- [Exercise details] Find the line containing "Could the point". Retype it and every line after it through the end of the entries, exactly as written, with nothing added.

[Raw records]
----

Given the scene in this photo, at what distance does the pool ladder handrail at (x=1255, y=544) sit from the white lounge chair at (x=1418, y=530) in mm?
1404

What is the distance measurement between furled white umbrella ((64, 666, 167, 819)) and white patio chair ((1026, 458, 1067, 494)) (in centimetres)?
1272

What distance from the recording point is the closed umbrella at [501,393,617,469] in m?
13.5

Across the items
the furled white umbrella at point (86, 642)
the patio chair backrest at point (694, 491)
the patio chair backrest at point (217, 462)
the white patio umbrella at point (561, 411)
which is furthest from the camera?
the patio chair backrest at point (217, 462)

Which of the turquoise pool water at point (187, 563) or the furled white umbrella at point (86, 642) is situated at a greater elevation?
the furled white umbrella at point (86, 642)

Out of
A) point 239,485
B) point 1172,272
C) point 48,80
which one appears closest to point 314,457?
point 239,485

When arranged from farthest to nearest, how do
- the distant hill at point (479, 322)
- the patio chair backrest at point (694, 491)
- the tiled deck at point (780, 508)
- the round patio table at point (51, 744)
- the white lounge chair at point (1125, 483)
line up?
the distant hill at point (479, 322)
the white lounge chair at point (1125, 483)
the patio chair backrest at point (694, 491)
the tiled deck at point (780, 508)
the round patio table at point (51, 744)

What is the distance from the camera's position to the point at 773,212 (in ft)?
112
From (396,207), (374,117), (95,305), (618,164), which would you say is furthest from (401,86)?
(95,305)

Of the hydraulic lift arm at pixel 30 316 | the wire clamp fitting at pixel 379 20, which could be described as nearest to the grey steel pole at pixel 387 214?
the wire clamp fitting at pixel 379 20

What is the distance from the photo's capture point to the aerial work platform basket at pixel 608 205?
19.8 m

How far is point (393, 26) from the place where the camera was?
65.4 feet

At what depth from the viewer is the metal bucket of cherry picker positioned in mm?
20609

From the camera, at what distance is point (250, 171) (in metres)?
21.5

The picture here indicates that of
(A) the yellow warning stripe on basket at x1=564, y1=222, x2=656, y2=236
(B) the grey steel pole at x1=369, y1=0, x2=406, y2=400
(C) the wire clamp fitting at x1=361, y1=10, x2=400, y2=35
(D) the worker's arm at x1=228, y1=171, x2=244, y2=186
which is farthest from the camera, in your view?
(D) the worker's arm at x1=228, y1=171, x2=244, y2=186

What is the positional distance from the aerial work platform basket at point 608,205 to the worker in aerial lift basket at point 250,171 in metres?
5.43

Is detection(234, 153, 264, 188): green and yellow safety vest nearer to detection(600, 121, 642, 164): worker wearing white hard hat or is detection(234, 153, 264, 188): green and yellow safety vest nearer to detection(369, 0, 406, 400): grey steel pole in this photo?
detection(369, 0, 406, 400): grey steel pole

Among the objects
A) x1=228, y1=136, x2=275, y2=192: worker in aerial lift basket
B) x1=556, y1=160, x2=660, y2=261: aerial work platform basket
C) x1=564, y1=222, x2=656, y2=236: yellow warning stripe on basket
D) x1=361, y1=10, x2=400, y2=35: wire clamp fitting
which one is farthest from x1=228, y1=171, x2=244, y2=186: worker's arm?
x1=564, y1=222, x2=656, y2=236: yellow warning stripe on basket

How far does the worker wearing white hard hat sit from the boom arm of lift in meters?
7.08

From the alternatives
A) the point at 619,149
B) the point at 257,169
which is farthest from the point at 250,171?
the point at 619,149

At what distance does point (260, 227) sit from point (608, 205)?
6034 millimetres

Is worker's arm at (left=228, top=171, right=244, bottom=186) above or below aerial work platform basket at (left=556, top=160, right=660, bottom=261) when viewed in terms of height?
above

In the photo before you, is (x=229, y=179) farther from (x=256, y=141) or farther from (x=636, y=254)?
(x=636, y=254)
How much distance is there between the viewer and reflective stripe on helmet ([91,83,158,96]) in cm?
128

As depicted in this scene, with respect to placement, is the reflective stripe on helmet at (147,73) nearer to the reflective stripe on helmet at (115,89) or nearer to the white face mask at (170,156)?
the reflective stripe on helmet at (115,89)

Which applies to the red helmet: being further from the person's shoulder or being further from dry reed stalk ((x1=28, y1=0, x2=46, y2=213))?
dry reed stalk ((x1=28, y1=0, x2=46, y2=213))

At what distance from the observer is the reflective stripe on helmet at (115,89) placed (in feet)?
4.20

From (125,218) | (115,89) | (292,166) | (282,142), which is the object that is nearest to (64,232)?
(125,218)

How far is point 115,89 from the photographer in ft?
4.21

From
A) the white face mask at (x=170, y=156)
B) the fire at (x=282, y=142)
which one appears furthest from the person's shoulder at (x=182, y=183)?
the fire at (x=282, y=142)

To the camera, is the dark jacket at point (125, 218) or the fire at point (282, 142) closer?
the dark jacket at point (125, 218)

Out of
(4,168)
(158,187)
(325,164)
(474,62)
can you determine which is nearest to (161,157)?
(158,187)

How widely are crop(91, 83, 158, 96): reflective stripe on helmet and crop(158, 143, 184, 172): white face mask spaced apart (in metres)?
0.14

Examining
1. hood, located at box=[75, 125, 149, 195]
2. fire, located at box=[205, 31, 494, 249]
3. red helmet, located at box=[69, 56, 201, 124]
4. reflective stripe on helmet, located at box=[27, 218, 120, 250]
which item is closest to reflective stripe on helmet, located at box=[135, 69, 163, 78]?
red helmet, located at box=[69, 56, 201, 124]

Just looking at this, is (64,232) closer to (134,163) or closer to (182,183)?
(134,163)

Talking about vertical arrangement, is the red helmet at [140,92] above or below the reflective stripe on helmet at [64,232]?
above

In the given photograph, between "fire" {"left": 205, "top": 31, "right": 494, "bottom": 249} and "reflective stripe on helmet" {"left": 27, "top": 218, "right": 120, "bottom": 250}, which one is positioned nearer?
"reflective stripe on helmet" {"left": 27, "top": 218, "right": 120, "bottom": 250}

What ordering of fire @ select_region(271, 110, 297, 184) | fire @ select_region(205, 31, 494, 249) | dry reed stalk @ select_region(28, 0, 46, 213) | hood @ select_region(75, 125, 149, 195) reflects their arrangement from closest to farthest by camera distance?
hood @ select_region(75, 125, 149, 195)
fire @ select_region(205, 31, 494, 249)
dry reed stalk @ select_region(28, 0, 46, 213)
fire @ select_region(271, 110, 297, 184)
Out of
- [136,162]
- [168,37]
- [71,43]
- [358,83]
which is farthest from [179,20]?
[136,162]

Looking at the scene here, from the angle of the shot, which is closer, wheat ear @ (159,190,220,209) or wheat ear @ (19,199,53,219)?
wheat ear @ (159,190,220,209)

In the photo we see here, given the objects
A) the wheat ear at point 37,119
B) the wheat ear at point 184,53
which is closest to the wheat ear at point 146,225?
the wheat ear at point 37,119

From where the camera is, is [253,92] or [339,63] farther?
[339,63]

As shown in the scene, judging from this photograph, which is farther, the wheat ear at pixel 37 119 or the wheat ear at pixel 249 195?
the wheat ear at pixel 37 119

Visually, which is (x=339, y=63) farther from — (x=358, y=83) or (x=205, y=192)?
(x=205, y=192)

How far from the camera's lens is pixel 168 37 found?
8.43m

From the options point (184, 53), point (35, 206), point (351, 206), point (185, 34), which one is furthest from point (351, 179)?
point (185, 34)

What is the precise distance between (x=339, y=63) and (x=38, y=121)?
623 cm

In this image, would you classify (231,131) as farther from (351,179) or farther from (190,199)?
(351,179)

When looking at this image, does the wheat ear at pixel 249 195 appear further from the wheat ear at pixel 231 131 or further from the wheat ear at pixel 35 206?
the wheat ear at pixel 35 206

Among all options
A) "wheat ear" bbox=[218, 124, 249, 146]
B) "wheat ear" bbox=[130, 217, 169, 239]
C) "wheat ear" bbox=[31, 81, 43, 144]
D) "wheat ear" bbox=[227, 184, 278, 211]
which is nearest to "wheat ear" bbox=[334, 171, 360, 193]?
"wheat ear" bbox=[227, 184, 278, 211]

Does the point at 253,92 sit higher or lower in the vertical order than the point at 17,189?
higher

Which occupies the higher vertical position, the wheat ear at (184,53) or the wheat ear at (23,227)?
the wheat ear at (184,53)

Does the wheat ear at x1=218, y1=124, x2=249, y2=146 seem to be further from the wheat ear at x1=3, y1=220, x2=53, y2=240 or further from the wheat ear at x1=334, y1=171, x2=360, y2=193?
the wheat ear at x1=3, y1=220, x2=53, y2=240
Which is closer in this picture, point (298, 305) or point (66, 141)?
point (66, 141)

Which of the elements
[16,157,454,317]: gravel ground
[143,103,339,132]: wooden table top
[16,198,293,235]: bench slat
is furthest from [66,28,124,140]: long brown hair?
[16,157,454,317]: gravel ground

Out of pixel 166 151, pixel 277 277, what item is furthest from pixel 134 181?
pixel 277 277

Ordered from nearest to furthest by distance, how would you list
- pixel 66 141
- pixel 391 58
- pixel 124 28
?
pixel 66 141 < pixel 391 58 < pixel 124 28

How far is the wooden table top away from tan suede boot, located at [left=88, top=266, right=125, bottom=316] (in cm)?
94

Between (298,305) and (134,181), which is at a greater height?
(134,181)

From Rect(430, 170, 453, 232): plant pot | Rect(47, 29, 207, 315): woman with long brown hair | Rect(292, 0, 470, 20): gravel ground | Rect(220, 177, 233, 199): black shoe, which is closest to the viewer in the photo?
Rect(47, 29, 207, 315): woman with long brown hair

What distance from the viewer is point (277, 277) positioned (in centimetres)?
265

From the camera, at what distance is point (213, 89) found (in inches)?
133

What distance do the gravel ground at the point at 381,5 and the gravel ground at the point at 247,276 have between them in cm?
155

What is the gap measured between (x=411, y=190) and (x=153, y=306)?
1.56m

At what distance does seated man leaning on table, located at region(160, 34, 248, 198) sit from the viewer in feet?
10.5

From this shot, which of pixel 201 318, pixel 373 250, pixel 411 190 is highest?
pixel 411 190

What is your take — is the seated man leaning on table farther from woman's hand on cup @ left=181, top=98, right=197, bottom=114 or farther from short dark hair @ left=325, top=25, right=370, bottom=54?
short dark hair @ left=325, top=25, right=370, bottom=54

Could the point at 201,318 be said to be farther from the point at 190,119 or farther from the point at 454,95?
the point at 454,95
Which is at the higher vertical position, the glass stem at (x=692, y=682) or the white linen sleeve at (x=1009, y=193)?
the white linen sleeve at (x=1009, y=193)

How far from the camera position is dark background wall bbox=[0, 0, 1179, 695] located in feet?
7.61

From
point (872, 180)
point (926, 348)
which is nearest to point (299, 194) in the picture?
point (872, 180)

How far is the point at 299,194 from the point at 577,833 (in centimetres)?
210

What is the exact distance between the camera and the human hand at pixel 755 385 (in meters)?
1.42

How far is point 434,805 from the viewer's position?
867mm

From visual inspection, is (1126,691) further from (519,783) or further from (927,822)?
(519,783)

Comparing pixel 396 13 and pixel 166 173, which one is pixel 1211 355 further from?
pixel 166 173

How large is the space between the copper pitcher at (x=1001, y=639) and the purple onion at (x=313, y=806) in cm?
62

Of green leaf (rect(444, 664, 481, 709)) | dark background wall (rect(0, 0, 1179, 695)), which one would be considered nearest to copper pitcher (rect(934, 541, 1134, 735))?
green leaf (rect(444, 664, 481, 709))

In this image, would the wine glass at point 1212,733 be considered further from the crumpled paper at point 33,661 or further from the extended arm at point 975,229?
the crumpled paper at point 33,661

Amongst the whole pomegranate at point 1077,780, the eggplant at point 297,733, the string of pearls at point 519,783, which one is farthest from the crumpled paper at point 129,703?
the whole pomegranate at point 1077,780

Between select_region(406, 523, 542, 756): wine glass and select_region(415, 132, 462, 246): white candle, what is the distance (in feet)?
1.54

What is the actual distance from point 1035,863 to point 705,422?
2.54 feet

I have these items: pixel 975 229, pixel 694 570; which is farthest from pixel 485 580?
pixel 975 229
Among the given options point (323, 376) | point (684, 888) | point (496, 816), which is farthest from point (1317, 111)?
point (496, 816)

----

- [Correct answer]
Could the point at 201,318 be said to be farther from the point at 190,119 or farther from the point at 454,95?
the point at 454,95
Which is at the higher vertical position, the glass stem at (x=692, y=682) or the white linen sleeve at (x=1009, y=193)?
the white linen sleeve at (x=1009, y=193)

How far from the camera position is dark background wall bbox=[0, 0, 1179, 695] located in feet?
7.61

From
point (872, 180)
point (926, 348)
which is nearest to point (299, 194) in the picture?
point (872, 180)

How far is the point at 299,194 from the point at 577,833 (in centimetres)?
210

What is the exact distance between the camera and the human hand at pixel 755 385 (in meters)?
1.42

How far is point 434,805 from the viewer's position?
867mm

From visual inspection, is (1126,691) further from (519,783) or further from (927,822)?
(519,783)

Comparing pixel 396 13 and pixel 166 173, which one is pixel 1211 355 further from?
pixel 166 173

How large is the space between the copper pitcher at (x=1001, y=639) and the purple onion at (x=313, y=806) in cm?
62

Of green leaf (rect(444, 664, 481, 709)) | dark background wall (rect(0, 0, 1179, 695)), which one would be considered nearest to copper pitcher (rect(934, 541, 1134, 735))?
green leaf (rect(444, 664, 481, 709))

In this image, would the wine glass at point 1212,733 be considered further from the crumpled paper at point 33,661 or further from the extended arm at point 975,229?
the crumpled paper at point 33,661

Amongst the whole pomegranate at point 1077,780, the eggplant at point 297,733, the string of pearls at point 519,783, which one is farthest from the crumpled paper at point 129,703?
the whole pomegranate at point 1077,780

Between select_region(406, 523, 542, 756): wine glass and select_region(415, 132, 462, 246): white candle, what is the distance (in feet)?
1.54

What is the actual distance from point 1035,863 to point 705,422?
2.54 feet

I have these items: pixel 975 229, pixel 694 570; which is farthest from pixel 485 580?
pixel 975 229
Among the given options point (323, 376) | point (684, 888) | point (496, 816), which is farthest from point (1317, 111)?
point (496, 816)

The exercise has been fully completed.